Items listed in a dataset

┄┄┄┄┄┄

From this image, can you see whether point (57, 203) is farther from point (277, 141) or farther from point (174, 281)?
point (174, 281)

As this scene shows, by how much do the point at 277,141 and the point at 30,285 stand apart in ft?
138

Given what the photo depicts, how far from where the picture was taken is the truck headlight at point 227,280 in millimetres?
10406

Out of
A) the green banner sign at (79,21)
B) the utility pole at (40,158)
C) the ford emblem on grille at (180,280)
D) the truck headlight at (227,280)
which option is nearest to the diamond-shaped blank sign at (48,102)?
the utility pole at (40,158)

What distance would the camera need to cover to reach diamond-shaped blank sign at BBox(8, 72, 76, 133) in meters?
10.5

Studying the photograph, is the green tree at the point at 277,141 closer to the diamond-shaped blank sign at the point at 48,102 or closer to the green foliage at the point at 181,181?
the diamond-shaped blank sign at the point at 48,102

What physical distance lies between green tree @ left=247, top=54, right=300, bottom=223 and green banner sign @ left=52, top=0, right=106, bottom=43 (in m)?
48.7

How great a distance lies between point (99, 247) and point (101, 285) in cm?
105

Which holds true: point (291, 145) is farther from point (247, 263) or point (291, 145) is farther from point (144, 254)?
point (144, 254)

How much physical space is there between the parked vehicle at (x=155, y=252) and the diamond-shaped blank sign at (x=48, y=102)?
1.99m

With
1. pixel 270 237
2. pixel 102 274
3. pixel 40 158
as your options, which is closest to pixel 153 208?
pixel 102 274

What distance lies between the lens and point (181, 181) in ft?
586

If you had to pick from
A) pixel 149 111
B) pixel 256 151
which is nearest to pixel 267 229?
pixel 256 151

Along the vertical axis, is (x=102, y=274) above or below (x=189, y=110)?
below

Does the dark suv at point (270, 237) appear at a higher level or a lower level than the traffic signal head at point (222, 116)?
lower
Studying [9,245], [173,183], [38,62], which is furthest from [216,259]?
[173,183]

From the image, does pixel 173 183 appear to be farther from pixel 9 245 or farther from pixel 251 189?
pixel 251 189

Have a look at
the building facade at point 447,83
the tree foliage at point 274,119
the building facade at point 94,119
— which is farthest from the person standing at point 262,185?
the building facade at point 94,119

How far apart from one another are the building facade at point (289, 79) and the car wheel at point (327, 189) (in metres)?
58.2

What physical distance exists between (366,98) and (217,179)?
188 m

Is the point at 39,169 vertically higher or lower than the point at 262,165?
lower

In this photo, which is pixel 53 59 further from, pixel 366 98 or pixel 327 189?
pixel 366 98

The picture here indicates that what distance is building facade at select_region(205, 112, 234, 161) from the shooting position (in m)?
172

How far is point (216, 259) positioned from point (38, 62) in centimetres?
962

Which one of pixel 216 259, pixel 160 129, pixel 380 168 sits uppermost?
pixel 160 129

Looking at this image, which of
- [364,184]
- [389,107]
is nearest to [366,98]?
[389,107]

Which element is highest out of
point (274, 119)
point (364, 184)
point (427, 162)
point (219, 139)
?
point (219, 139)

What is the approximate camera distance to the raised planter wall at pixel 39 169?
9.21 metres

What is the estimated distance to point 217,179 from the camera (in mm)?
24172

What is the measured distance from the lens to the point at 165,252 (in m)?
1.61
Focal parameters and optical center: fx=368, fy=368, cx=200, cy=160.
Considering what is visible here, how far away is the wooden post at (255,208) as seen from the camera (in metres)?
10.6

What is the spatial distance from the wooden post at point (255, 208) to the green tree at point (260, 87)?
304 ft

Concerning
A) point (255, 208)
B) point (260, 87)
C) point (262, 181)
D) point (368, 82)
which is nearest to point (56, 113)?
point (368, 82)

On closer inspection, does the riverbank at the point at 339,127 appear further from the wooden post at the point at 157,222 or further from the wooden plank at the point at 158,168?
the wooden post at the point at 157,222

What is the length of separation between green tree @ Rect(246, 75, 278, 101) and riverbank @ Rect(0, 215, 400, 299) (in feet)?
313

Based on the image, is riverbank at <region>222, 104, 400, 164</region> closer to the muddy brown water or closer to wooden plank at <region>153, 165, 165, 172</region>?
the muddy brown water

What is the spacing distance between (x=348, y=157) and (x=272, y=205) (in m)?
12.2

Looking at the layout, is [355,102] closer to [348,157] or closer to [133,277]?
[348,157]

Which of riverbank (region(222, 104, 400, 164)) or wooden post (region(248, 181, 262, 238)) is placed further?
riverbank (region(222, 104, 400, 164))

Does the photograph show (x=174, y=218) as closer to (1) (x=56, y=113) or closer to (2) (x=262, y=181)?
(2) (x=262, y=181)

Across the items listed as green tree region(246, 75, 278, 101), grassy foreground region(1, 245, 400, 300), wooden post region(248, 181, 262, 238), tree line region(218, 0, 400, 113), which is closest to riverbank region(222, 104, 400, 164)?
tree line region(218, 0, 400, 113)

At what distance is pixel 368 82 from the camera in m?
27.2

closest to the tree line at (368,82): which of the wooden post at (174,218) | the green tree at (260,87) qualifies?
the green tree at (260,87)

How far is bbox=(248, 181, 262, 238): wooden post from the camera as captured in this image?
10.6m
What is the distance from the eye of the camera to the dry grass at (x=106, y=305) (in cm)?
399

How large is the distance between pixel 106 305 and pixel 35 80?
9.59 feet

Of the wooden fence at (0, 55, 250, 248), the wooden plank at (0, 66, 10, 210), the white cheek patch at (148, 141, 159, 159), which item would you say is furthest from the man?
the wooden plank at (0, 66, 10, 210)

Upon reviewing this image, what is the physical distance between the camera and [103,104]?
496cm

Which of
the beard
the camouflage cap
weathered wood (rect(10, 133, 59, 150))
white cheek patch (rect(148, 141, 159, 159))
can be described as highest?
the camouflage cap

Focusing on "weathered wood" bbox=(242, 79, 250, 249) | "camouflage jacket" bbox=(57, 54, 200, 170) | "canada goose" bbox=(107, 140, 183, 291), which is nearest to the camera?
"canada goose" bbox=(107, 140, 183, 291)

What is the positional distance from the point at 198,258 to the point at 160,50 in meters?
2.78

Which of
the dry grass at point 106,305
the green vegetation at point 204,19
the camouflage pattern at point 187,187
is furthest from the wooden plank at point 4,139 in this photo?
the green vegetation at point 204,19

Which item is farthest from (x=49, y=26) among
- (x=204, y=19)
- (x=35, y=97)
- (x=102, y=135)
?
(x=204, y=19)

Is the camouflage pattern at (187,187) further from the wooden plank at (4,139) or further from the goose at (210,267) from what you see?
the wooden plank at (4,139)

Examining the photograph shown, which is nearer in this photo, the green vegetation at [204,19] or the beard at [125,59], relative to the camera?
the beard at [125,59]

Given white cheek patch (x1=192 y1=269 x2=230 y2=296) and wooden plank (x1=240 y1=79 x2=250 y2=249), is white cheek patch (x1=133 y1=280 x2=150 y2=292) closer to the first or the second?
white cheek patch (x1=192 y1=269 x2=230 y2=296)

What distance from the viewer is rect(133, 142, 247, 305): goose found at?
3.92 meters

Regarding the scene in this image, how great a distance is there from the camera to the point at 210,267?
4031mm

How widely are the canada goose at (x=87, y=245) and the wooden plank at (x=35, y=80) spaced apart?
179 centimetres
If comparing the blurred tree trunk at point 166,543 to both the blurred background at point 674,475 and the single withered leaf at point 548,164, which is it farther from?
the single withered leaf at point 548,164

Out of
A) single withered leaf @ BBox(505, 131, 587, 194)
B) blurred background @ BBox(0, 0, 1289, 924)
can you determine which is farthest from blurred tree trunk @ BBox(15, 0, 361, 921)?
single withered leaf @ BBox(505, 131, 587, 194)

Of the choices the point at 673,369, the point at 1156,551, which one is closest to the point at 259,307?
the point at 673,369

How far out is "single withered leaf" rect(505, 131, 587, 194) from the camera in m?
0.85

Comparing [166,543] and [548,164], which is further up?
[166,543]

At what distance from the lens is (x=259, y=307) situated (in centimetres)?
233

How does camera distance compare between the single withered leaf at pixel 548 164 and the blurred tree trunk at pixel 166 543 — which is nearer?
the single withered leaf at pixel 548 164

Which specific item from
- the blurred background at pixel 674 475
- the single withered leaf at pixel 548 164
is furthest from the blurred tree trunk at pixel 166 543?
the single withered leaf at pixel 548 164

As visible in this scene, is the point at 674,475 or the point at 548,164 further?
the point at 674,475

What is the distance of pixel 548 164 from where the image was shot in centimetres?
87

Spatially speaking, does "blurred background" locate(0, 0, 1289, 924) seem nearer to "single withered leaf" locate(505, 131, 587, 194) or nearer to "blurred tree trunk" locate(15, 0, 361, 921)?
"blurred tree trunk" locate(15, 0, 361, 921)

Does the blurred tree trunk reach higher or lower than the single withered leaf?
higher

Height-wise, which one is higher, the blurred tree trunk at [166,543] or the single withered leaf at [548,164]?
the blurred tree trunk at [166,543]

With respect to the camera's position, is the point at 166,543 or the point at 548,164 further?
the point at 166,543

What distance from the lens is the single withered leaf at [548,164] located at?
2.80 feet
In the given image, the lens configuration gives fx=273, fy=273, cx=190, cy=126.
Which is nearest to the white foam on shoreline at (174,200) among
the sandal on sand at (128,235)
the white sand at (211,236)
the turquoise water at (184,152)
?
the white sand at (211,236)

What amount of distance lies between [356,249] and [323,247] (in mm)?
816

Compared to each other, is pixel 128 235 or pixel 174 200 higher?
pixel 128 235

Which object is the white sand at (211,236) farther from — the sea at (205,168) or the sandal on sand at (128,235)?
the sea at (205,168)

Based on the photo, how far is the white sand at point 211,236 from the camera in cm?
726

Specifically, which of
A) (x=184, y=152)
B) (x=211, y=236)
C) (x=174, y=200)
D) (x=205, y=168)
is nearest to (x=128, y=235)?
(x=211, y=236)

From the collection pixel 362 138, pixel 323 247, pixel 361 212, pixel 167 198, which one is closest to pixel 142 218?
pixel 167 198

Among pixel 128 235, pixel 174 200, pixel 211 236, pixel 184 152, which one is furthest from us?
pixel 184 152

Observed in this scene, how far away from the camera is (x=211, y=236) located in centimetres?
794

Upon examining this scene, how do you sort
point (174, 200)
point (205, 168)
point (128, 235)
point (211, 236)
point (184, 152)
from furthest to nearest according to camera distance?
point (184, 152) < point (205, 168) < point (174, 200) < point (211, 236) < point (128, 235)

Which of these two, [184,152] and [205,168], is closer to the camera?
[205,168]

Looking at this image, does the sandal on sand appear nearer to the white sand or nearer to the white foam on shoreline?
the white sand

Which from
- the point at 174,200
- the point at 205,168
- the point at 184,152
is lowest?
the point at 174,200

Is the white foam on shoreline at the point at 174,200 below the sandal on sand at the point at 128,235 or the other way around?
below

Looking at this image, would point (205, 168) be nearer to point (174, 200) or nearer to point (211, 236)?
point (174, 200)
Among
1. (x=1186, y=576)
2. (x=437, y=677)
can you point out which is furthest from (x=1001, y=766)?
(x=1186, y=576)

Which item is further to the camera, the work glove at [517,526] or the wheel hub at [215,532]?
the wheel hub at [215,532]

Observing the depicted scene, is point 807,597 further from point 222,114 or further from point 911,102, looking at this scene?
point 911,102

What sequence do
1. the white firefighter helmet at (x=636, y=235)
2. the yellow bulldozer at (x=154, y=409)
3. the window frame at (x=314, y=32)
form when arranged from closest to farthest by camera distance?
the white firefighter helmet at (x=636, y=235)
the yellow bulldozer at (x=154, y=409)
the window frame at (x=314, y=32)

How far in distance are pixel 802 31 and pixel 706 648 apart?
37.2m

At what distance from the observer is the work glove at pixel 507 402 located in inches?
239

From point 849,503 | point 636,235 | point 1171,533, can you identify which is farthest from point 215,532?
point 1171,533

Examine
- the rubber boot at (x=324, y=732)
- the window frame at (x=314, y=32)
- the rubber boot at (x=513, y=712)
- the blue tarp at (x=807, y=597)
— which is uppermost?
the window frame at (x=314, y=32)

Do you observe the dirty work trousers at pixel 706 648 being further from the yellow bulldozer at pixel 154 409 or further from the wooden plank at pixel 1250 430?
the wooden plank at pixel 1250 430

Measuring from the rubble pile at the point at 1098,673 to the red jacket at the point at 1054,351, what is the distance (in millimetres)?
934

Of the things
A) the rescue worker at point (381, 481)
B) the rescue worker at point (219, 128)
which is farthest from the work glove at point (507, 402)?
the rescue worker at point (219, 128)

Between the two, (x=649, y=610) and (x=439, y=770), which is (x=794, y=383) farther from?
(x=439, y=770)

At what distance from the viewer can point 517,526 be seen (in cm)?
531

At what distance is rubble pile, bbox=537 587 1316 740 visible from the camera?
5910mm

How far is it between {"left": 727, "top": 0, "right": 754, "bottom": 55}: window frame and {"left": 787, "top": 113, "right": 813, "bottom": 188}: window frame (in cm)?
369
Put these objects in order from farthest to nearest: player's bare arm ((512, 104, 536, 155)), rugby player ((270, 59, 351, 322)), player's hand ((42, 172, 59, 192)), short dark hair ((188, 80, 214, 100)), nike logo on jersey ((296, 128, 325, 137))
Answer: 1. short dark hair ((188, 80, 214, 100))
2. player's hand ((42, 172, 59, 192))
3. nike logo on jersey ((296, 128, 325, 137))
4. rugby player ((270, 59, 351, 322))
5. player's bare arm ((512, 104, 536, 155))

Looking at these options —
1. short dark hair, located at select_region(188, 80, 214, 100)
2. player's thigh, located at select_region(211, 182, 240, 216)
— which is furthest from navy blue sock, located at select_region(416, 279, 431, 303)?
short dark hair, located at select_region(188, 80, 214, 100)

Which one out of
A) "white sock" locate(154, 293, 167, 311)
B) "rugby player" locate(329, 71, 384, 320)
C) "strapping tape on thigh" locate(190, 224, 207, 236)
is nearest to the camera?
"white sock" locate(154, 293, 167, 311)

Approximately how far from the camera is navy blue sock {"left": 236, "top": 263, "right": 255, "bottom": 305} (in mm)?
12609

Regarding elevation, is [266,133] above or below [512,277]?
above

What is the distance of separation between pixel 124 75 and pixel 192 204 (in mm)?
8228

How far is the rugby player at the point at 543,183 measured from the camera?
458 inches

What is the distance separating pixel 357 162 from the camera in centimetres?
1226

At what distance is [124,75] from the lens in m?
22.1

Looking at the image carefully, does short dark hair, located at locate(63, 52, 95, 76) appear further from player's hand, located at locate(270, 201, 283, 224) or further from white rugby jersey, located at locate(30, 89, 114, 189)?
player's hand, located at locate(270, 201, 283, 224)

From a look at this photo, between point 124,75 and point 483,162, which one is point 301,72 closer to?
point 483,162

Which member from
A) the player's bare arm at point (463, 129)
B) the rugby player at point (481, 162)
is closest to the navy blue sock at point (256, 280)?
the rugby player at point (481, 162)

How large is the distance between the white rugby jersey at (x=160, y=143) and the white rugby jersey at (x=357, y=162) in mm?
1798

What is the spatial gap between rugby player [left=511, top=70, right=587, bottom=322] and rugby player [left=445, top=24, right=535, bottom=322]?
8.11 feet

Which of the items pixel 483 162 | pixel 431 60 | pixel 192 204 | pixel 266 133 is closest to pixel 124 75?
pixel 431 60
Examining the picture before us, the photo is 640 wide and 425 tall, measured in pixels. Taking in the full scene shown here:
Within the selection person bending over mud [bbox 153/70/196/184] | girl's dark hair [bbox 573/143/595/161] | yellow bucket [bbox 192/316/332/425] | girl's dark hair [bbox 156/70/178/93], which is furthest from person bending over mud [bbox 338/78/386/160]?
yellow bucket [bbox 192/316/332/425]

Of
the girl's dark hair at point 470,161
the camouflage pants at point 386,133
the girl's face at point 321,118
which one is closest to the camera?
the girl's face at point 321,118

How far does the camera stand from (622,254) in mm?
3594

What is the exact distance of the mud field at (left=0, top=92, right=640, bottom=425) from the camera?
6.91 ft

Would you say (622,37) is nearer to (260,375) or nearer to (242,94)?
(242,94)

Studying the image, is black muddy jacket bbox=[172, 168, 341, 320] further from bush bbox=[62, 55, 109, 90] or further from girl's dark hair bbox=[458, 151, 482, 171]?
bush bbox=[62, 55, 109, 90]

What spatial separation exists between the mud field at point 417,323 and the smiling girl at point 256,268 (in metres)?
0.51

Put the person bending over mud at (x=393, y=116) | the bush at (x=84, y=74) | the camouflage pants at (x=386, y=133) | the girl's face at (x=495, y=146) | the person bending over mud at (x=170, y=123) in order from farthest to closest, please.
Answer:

┄┄┄┄┄┄

- Instruction: Starting at the line with "Which member from", copy every line up to and including the last one in the entries above.

- Reply to the exercise:
Which member from
A) the player's bare arm at point (463, 129)
B) the rugby player at point (481, 162)
is closest to the navy blue sock at point (256, 280)?
the rugby player at point (481, 162)

How large is the distance between the white rugby jersey at (x=160, y=143) and the white rugby jersey at (x=357, y=162) in mm?
1798

What is the spatial gap between rugby player [left=511, top=70, right=587, bottom=322] and rugby player [left=445, top=24, right=535, bottom=322]?
8.11 feet

Which of the items pixel 483 162 | pixel 431 60 | pixel 192 204 | pixel 266 133 is closest to pixel 124 75?
pixel 431 60
Examining the picture before us, the photo is 640 wide and 425 tall, measured in pixels. Taking in the full scene shown here:
Within the selection person bending over mud [bbox 153/70/196/184] | girl's dark hair [bbox 573/143/595/161] | yellow bucket [bbox 192/316/332/425] | girl's dark hair [bbox 156/70/178/93], which is furthest from person bending over mud [bbox 338/78/386/160]?
yellow bucket [bbox 192/316/332/425]

Of
the girl's dark hair at point 470,161
the camouflage pants at point 386,133
the girl's face at point 321,118
which one is closest to the camera?
the girl's face at point 321,118

How far does the camera stand from (622,254) in mm?
3594

What is the exact distance of the mud field at (left=0, top=92, right=640, bottom=425) from the camera?
6.91 ft

Would you say (622,37) is nearer to (260,375) or nearer to (242,94)?
(242,94)

Studying the image, is black muddy jacket bbox=[172, 168, 341, 320] further from bush bbox=[62, 55, 109, 90] or further from girl's dark hair bbox=[458, 151, 482, 171]?
bush bbox=[62, 55, 109, 90]

What spatial separation exists between the mud field at point 417,323 and the smiling girl at point 256,268 (in metres)?
0.51

Put the person bending over mud at (x=393, y=116) | the bush at (x=84, y=74) | the camouflage pants at (x=386, y=133) | the girl's face at (x=495, y=146) | the person bending over mud at (x=170, y=123) in order from farthest to closest, please.
Answer:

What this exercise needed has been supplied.